:: TASK MATERIAL
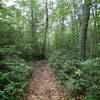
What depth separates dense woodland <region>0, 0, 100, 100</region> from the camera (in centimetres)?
375

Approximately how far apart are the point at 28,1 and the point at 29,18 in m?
1.81

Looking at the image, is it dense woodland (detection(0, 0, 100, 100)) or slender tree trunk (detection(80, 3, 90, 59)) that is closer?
dense woodland (detection(0, 0, 100, 100))

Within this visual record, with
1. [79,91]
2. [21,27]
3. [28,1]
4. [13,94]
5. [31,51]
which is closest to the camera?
[13,94]

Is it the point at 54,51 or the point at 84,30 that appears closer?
the point at 84,30

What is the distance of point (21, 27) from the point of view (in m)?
8.53

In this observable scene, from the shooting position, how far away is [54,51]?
34.0ft

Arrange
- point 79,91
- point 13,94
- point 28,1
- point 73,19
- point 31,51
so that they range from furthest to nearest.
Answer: point 73,19 → point 28,1 → point 31,51 → point 79,91 → point 13,94

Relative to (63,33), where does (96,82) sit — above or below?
below

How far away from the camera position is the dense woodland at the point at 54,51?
3.75 metres

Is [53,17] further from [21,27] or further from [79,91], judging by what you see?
[79,91]

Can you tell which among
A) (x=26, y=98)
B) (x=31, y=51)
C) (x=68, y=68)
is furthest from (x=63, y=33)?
(x=26, y=98)

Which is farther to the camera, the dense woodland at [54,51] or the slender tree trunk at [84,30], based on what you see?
the slender tree trunk at [84,30]

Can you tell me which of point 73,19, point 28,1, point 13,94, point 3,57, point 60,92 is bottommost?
point 60,92

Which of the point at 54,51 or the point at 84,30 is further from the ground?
the point at 84,30
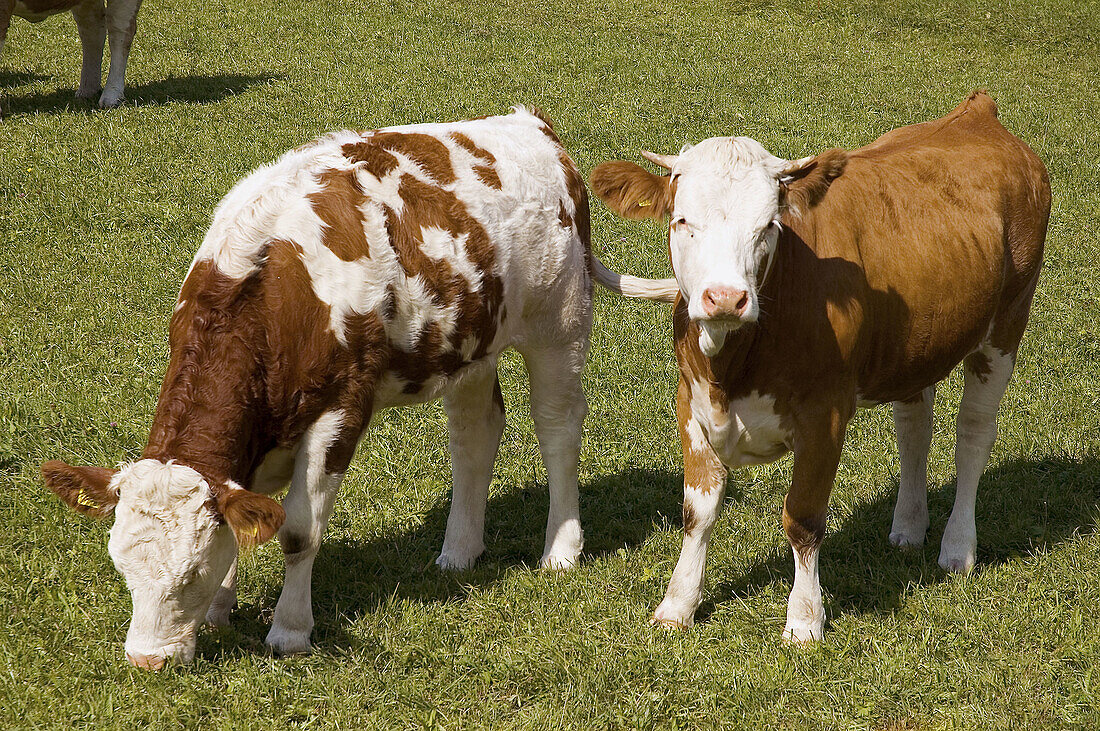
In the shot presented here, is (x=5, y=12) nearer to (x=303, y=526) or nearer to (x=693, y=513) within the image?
(x=303, y=526)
::::
▶ [JOB]:
Lay out the lines above as a Markdown table with the columns "Row" and "Line," numbering each row and leaving out blank lines. Omit the pictures from the table.

▶ [RESPONSE TO THIS EXERCISE]:
| Row | Line |
|---|---|
| 1 | What depth separates dense woodland <region>0, 0, 100, 100</region> from the camera (in centimetres)? |
| 2 | 375 |
| 3 | Approximately how far apart are the point at 28,1 and the point at 29,18 in m? |
| 4 | 1.81 |
| 5 | Looking at the image, is it dense woodland (detection(0, 0, 100, 100)) or slender tree trunk (detection(80, 3, 90, 59)) that is closer? |
| 6 | dense woodland (detection(0, 0, 100, 100)) |
| 7 | Within this visual record, with |
| 8 | 1. [79,91] |
| 9 | 2. [21,27] |
| 10 | 3. [28,1] |
| 11 | 4. [13,94] |
| 12 | 5. [31,51] |
| 13 | which is closest to the camera? |
| 14 | [13,94] |
| 15 | Is it the point at 54,51 or the point at 84,30 that appears closer? |
| 16 | the point at 84,30 |
| 17 | What is the distance of point (21, 27) from the point of view (in m)? |
| 18 | 8.53 |
| 19 | In this observable scene, from the shooting position, how far away is [54,51]? |
| 20 | 34.0ft |
| 21 | Arrange |
| 22 | - point 79,91 |
| 23 | - point 13,94 |
| 24 | - point 28,1 |
| 25 | - point 73,19 |
| 26 | - point 31,51 |
| 27 | so that they range from furthest to nearest. |
| 28 | Answer: point 73,19 → point 28,1 → point 31,51 → point 79,91 → point 13,94 |
| 29 | Relative to (63,33), where does (96,82) sit — above or below? |
| 30 | below |
| 31 | How far away from the camera position is the dense woodland at the point at 54,51? |
| 32 | 3.75 metres |
| 33 | Is [53,17] further from [21,27] or further from [79,91], judging by what you see? |
| 34 | [79,91] |
| 35 | Can you tell which among |
| 36 | A) (x=26, y=98) |
| 37 | B) (x=31, y=51) |
| 38 | C) (x=68, y=68) |
| 39 | is furthest from (x=63, y=33)? |
| 40 | (x=26, y=98) |
| 41 | Which is farther to the camera, the dense woodland at [54,51] or the slender tree trunk at [84,30], based on what you see? |
| 42 | the slender tree trunk at [84,30] |
| 43 | Can you tell me which of point 73,19, point 28,1, point 13,94, point 3,57, point 60,92 is bottommost? |
| 44 | point 60,92 |
| 45 | Which of the point at 54,51 or the point at 84,30 is further from the ground? |
| 46 | the point at 84,30 |
| 47 | In the shot presented here, is (x=5, y=12) nearer to (x=303, y=526) or nearer to (x=693, y=513) within the image? |
| 48 | (x=303, y=526) |